I would love to get some feed back from Forum members on my idea and suggestions on ways to proceed.


----------



## kp91 (Sep 10, 2004)

Woodcraft has a kind of 'woodworkers club' where you can go to work on things if you don't have a full shop. They might want to be something you check out for rules, costs, etc.

My biggest concern for you would be liability, how do you make sure that you won't get taken to the cleaners if an accident happens, or be out of luck if your machinery is damaged. Someone else working in your shop may not love your tools the way you do.....

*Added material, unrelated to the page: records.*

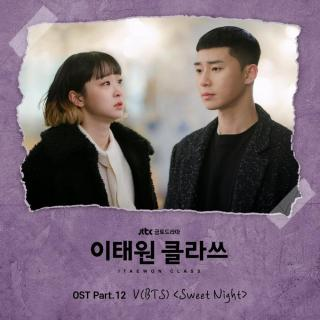 [V自作曲] Sweet Night (梨泰院Class OST)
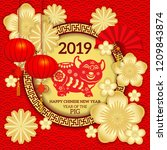 happy chinese new year 2019...   Shutterstock .eps vector #1209843874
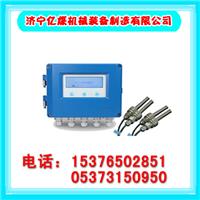 供应SCL-80超声波流量仪厂家价格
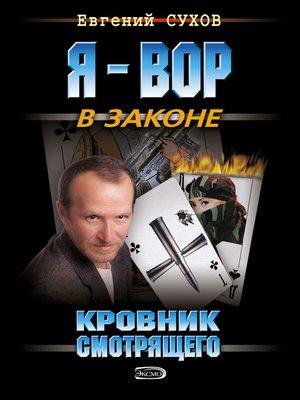 cover image of Кровник смотрящего
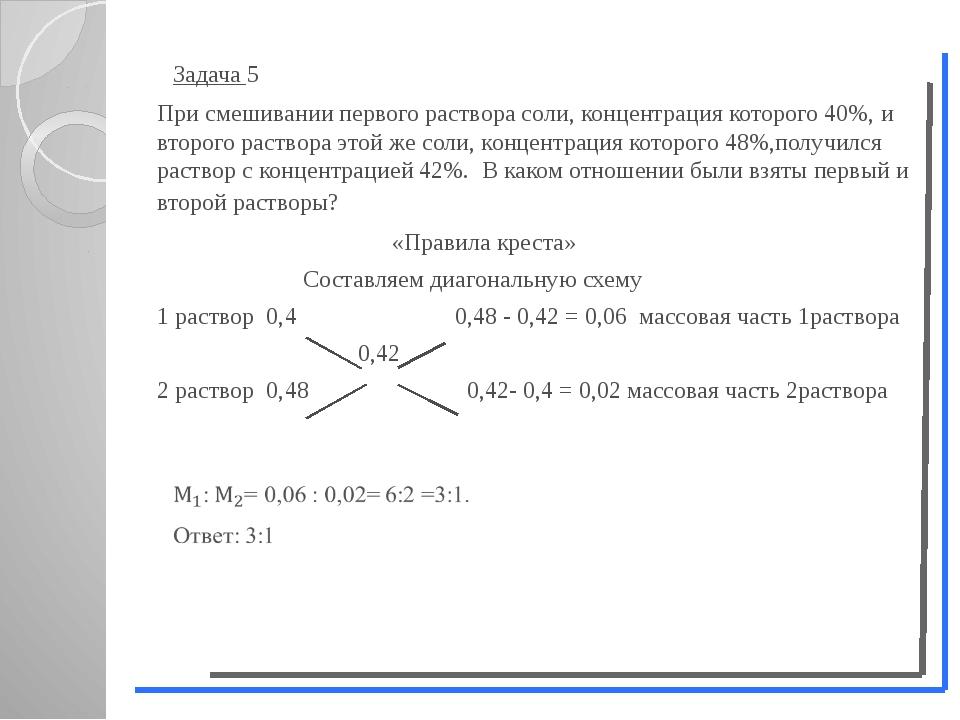 Задача 5 При смешивании первого раствора соли, концентрация которого 40%, и...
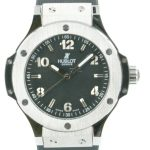 Product:Hublot Big Bang Lady 38mm - schwarzes Ziffernblatt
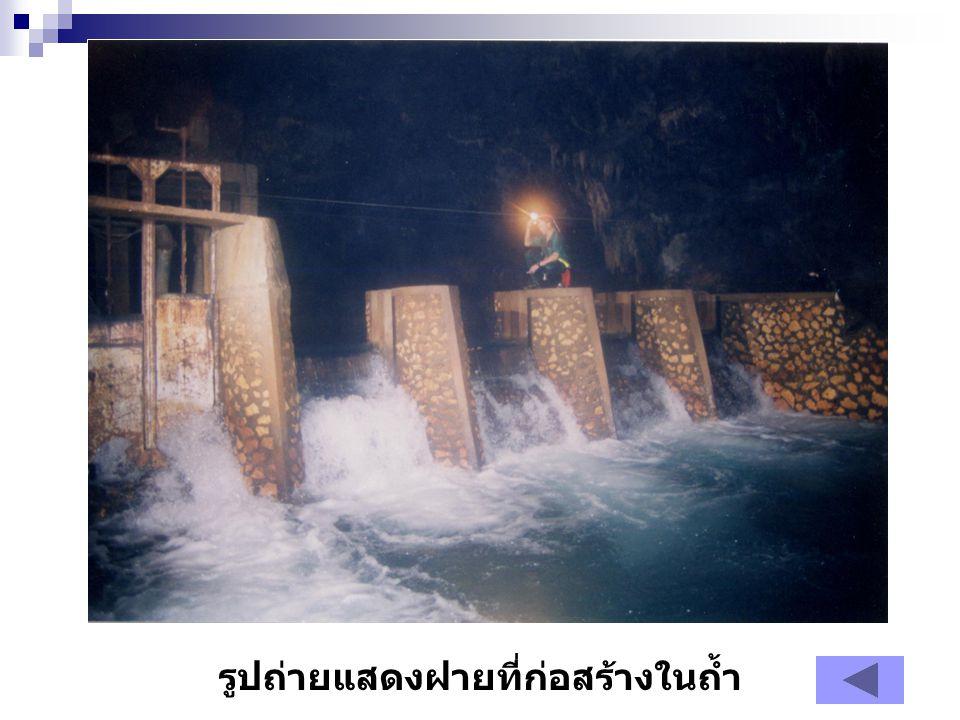 รูปถ่ายแสดงฝายที่ก่อสร้างในถ้ำ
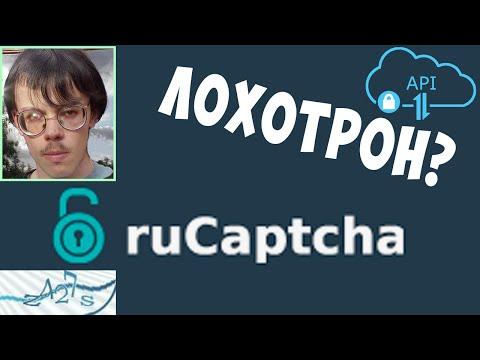RuCaptcha.com обзор – ЧЁРНЫЙ СПИСОК #4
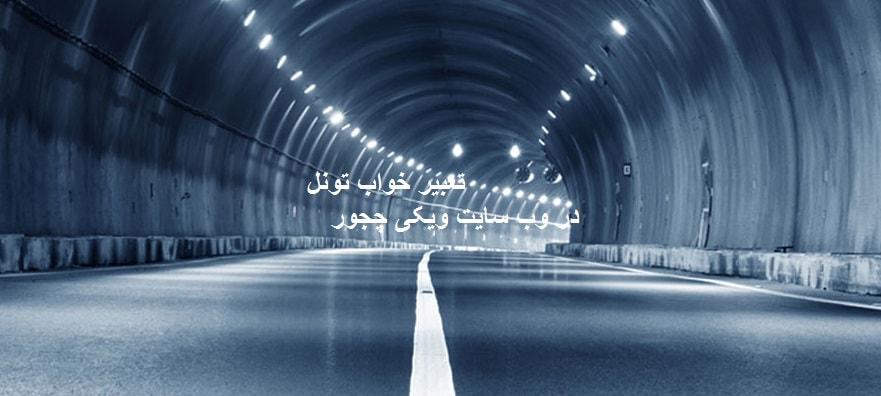 تعبیر خواب تونل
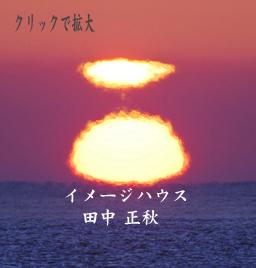 2013-sikakui-1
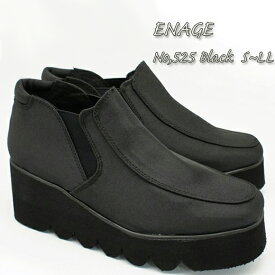 波なみ 厚底ソール ENAGE 525 エナージェ K-525 ブラック 軽量 ソール 厚底靴 スポンジソール シューズお仕事履き、美脚シューズレディース シューズ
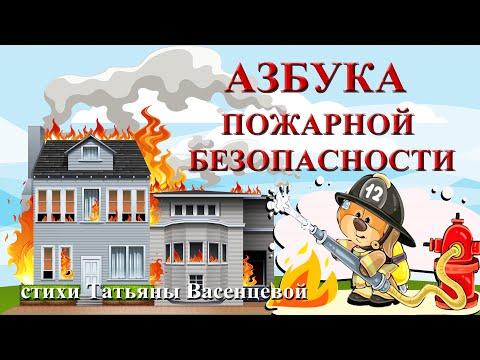 АЗБУКА ПОЖАРНОЙ БЕЗОПАСНОСТИ Видео стихи Татьяны Васенцевой для детей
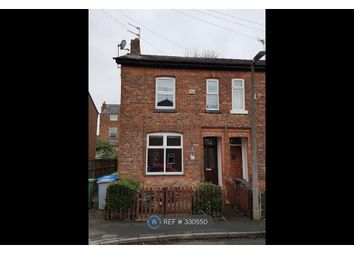 Thumbnail 2 bed end terrace house to rent in Stamford Street, Sale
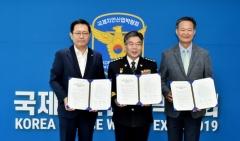 인천시-경찰청-인천관광공사, 국내 최초 `국제치안산업박람회` 개최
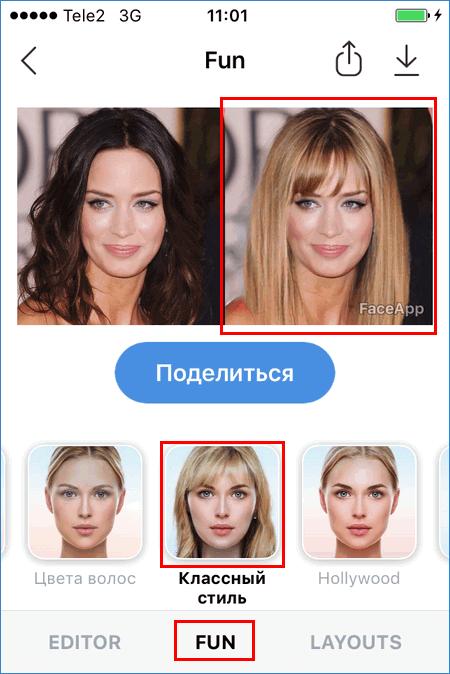 Изменение в стиле Fun в FaceApp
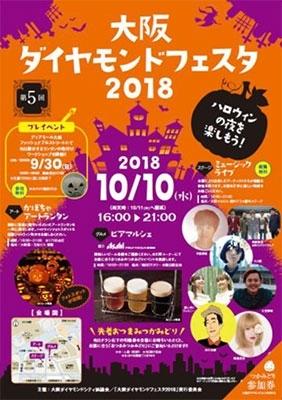大阪ダイヤモンドフェスタ2018~ハロウィンの夜を楽しもう~【2018年10月10日(水)】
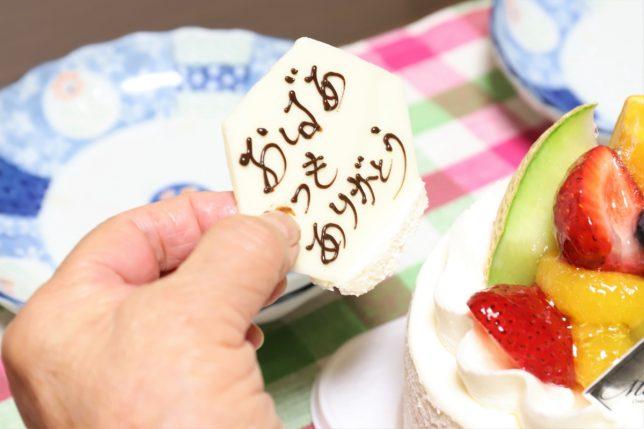 敬老の日のケーキを取り分けるおばあ
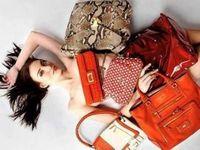 Как выбрать сумку?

A talk with your insurance agent may be a good first step.


----------



## bobj3 (Jan 17, 2006)

Hi Mitchell

You want to think that over and over, at one time I wanted to open a auto repair shop,use my tools and shop thing 
It's was great fun for just a bit and than one guy took off his fingers with a simple floor jack, ,most people are great but they all have a lawyer in the back pocket,the lawyer said I did not show him how to use the floor jack the right way big error on my part the lawyer said, that cost me a ton of money 

Woodworking shop would be great but NO tools just books,let them remove parts at home...

======



MitchNimeck said:


> I am working on a new business concept wherein woodworkers can come into my shop to build stuff. The shop would be equipped with most of the standard tools including a Legacy CNC lathe and a 4 head planer. The style of stuff that I would promote is the Arts and Crafts style, primarily in the Greene and Greens vain. I also would be producing stair parts and moulding for resale in order to keep the business afloat.
> I would love to get some feed back from Forum members on my idea and suggestions on ways to proceed.


----------



## RJM (Apr 11, 2010)

Maybe if you rent them the tools for a small fee. That might make it more difficult for someone to claim it was your fault they removed their finger with a tool they had no business renting. After all, stores still sell the stuff and still make a profit.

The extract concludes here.